_Excerpt provided:_
^^^^
The sustainable growth rate formula was created as a budgetary restraint, in hopes of controling Medicare spending. It determines the amount that should be paid for services based on GDP, not on the actual costs of the services. Therefore, any expenses, which surpass the reimbursement amount determined by the SGR, will result in cuts to physician’s payments, as well as to payments to medical service providers.

The latest delay in the cuts took place in mid February, when Congress approved a 10-month compromise bill, ensuring that current reimbursement rates are extended at least to the end of this year. Although good news, the recent legislation is merely just another temporary solution to what appears to be a lingering issue.

At the present time, there is no way to determine what the future holds for this legislation. What is known, however, is how the Medicare reimbursement cuts, if indeed put into effect, would affect certain companies within the medical services industry. Indeed, a number of them would see negative changes in their finances, which will not only affect their top and bottom lines, but may reach their customers, as well.
^^^^
_Provided data:_

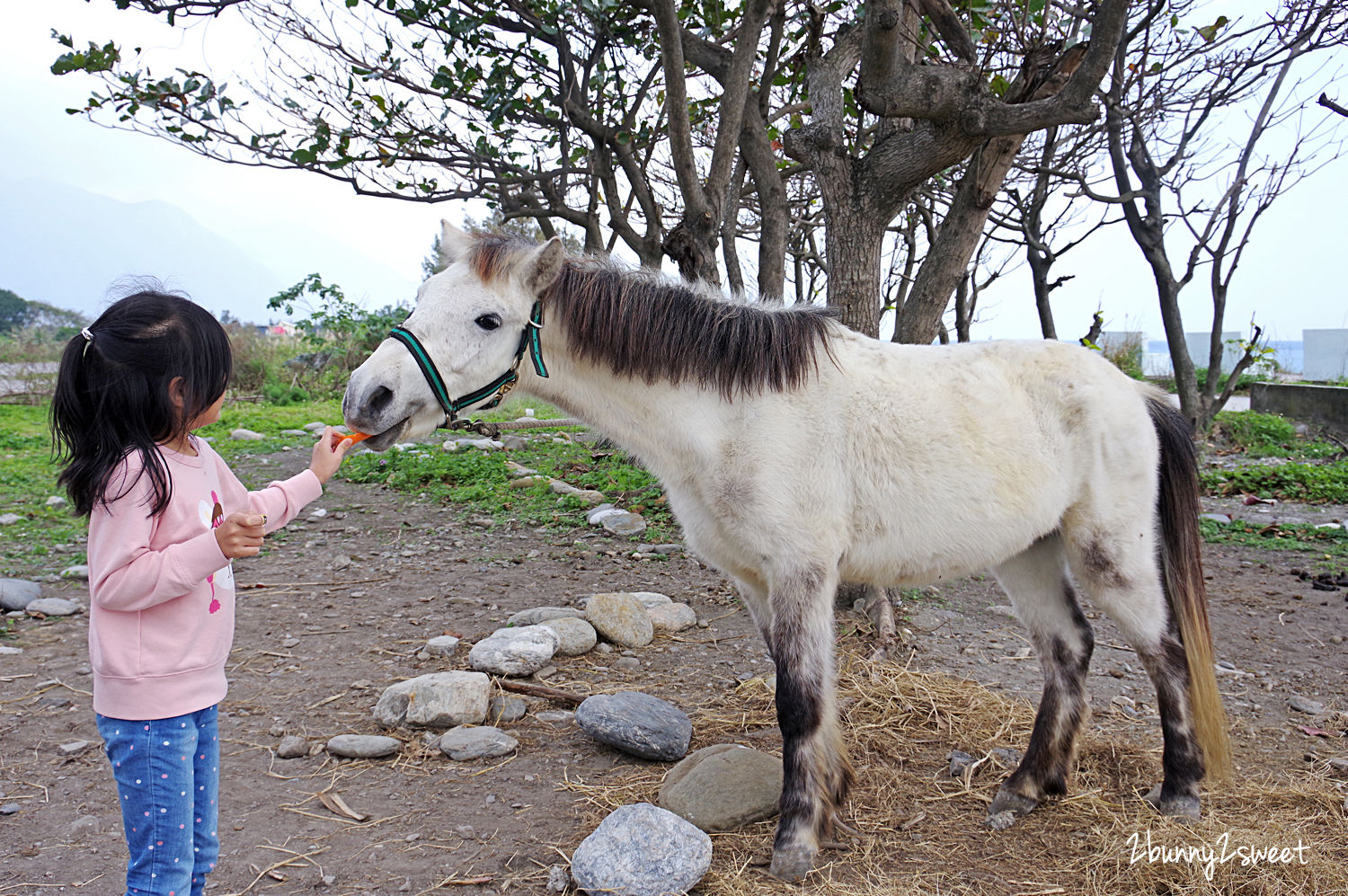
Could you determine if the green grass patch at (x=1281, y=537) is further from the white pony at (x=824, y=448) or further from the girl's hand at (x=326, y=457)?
the girl's hand at (x=326, y=457)

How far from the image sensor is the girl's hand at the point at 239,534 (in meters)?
1.66

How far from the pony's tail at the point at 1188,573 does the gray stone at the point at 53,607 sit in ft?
19.1

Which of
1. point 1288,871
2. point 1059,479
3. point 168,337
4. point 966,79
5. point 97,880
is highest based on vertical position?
point 966,79

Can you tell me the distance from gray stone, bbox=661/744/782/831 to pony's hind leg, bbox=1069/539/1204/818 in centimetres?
136

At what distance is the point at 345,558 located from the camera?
19.2 feet

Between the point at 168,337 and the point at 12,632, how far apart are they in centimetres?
388

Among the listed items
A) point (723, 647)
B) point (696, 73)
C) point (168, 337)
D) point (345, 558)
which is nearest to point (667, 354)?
point (168, 337)

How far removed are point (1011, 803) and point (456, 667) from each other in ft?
8.56

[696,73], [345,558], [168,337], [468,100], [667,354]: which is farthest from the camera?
[696,73]

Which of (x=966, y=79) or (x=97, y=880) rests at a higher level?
(x=966, y=79)

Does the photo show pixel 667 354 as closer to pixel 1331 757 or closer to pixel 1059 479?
pixel 1059 479

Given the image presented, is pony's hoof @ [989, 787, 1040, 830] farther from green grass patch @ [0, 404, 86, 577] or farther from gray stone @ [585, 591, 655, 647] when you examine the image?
green grass patch @ [0, 404, 86, 577]

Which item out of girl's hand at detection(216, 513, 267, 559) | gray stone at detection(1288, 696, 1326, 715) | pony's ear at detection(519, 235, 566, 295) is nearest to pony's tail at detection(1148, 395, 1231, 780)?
gray stone at detection(1288, 696, 1326, 715)

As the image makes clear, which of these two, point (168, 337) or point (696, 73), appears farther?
point (696, 73)
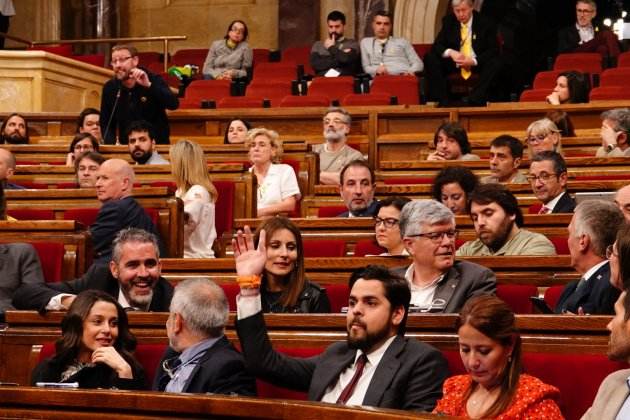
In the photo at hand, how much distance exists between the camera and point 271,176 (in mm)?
6145

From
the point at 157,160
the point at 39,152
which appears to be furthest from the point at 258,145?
the point at 39,152

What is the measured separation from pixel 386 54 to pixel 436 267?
5831 millimetres

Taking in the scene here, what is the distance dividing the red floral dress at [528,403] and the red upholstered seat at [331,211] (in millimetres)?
2821

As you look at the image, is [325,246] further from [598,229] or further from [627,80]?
[627,80]

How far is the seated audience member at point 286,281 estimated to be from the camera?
3.72 m

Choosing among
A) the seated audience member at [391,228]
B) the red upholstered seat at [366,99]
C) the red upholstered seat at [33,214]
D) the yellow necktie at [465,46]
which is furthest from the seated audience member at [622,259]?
the yellow necktie at [465,46]

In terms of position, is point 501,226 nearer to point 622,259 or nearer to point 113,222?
point 622,259

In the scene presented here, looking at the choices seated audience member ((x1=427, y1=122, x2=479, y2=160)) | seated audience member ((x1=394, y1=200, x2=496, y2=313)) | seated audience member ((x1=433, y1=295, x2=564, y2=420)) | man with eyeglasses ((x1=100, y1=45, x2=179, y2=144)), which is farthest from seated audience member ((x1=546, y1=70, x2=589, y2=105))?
seated audience member ((x1=433, y1=295, x2=564, y2=420))

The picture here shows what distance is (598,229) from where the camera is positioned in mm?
3455

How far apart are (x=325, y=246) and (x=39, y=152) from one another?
300cm

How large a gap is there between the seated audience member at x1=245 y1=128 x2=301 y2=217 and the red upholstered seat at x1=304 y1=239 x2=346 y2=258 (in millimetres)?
1167

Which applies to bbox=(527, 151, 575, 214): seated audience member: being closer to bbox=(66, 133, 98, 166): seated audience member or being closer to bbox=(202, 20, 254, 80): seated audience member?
bbox=(66, 133, 98, 166): seated audience member

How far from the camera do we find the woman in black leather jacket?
146 inches

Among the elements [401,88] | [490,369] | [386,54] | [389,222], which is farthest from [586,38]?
[490,369]
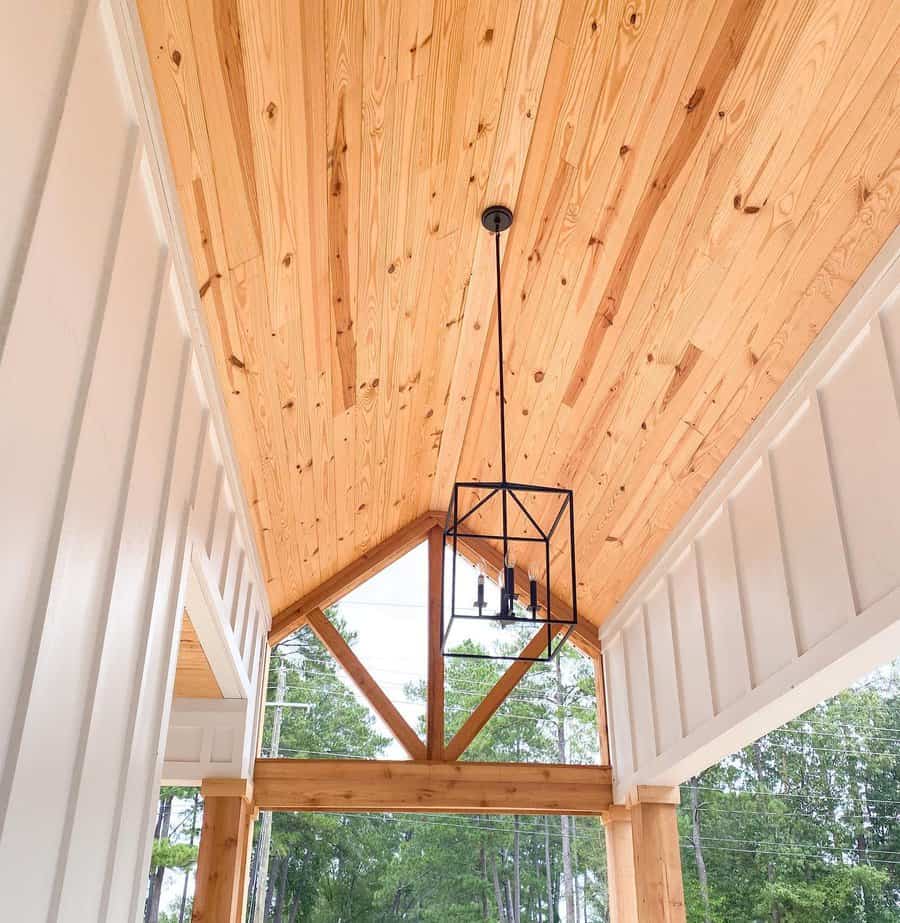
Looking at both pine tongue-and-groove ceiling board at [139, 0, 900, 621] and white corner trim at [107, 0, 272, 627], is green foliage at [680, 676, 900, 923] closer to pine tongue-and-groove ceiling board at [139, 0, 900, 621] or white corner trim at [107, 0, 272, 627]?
pine tongue-and-groove ceiling board at [139, 0, 900, 621]

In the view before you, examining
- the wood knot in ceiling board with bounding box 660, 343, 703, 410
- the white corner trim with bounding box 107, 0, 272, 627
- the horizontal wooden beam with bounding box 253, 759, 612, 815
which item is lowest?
the horizontal wooden beam with bounding box 253, 759, 612, 815

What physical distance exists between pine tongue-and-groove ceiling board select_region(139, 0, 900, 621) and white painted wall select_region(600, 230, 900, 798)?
0.53ft

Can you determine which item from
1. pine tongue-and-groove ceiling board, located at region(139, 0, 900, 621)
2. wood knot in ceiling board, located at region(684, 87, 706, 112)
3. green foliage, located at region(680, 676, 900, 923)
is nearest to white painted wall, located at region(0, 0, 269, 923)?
pine tongue-and-groove ceiling board, located at region(139, 0, 900, 621)

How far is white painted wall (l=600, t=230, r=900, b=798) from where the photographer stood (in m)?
3.02

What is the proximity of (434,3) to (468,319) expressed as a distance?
5.74ft

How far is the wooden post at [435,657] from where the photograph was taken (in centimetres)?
580

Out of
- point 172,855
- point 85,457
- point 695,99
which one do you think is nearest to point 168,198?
point 85,457

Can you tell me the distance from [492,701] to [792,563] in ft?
9.27

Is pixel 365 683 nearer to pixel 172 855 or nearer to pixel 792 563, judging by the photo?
pixel 172 855

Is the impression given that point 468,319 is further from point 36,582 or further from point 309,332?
point 36,582

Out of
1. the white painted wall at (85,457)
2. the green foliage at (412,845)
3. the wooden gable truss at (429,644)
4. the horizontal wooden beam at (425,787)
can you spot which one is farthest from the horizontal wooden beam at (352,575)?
the white painted wall at (85,457)

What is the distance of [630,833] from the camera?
18.4 ft

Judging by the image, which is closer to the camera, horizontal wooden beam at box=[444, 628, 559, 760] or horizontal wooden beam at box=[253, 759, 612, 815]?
horizontal wooden beam at box=[253, 759, 612, 815]

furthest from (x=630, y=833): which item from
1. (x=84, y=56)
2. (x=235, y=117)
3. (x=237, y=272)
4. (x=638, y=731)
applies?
(x=84, y=56)
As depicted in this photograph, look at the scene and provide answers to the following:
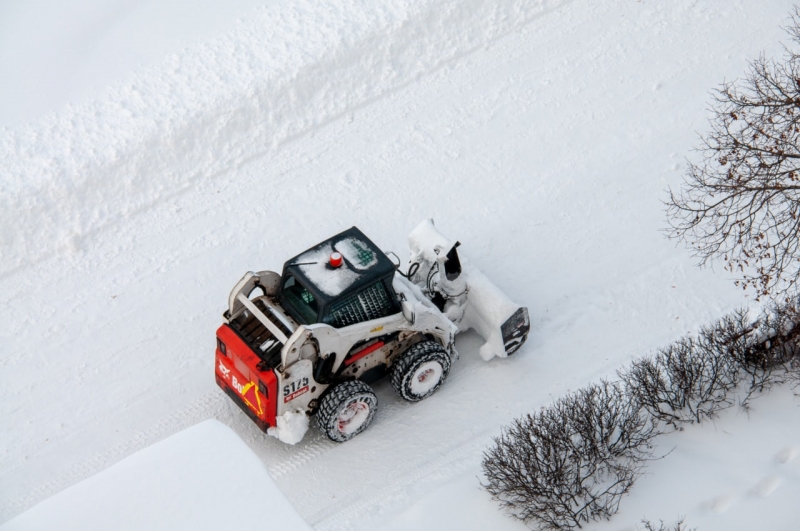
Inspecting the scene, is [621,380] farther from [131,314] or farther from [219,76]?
[219,76]

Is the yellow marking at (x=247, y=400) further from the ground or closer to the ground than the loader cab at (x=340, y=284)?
closer to the ground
^^^^
_Requirement:_ Please copy the Medicare passage from "The latest delay" to "a lingering issue.", swapping "Congress" for "lawmakers". The entries have nothing to do with this.

_Exercise result:_
The latest delay in the cuts took place in mid February, when lawmakers approved a 10-month compromise bill, ensuring that current reimbursement rates are extended at least to the end of this year. Although good news, the recent legislation is merely just another temporary solution to what appears to be a lingering issue.